Vampire defense and protection

The best way to deal with vampires, of course, is to prevent them from coming back in the first place. A few centuries ago in Europe this was often accomplished by staking suspected vampires in their graves; the idea was to physically pin the vampire to the earth, and the chest was chosen because it's the trunk of the body. This tradition was later reflected in popular fiction depicting wooden stakes as dispatching vampires. There was no particular significance to using wood; according to folklore, vampires — like djinn (genies) and many other magical creatures — fear iron, so an iron bar would be even more effective than a wooden stake.

Other traditional methods of killing vampires include decapitation and stuffing the severed head's mouth with garlic or a brick. In fact, suspected vampire graves have been found with just such signs. According to a 2012 Live Science article, "The body of the woman was found in a mass grave on the Venetian island of Nuovo Lazzaretto. Suspecting that she might be a vampire, a common folk belief at the time, gravediggers shoved a rock into her skull to prevent her from chewing through her shroud and infecting others with the plague, said anthropologist Matteo Borrini of the University of Florence." Other researchers later challenged this interpretation, and suggested that the brick may not have been placed in the mouth after all, but instead was one of many bricks surrounding the body that merely fell there after burial. Whether that burial reflected an accused vampire or not, other graves are much clearer. In 2013, archaeologists in Bulgaria found two skeletons with iron rods through their chest; the pair are believed to have been accused vampires, according to an article in Archaeology magazine.


Some traditions hold that vampires cannot enter a home unless formally invited in. This may have been an early form of the modern "stranger danger" warnings to children, a scary reminder against inviting unknown people into the house.If your local villagers neglected to unearth and stake a suspected vampire and he or she has returned from the grave, there are steps you can take to protect yourself.
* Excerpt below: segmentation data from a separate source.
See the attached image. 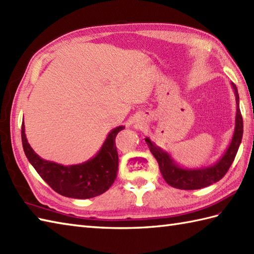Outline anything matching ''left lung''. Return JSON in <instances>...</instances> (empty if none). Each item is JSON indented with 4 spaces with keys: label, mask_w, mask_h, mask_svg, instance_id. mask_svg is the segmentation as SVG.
Listing matches in <instances>:
<instances>
[{
    "label": "left lung",
    "mask_w": 254,
    "mask_h": 254,
    "mask_svg": "<svg viewBox=\"0 0 254 254\" xmlns=\"http://www.w3.org/2000/svg\"><path fill=\"white\" fill-rule=\"evenodd\" d=\"M231 87L234 89L236 96V121L235 131L231 137L227 149L225 150L222 157H220L214 165L208 167H201V168H183L178 165L174 158L164 150L157 146L154 142L150 141L148 137L145 138V142L148 145L149 150L154 155L159 165V169L164 179L169 186L180 190H196L208 187L213 183L219 181L228 171L229 167L233 164L238 152L242 134H244V121L239 108V95L236 85L231 83Z\"/></svg>",
    "instance_id": "1"
}]
</instances>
The exact method varies around the world, but in some traditions the best way to stop a vampire is to carry a small bag of salt with you. If you are being chased, you need only to spill the salt on the ground behind you, at which point the vampire is obligated to stop and count each and every grain before continuing the pursuit. If you don't have salt handy, some say that any small granules will do, including birdseed or sand. Salt was often placed above and around doorways for the same reason.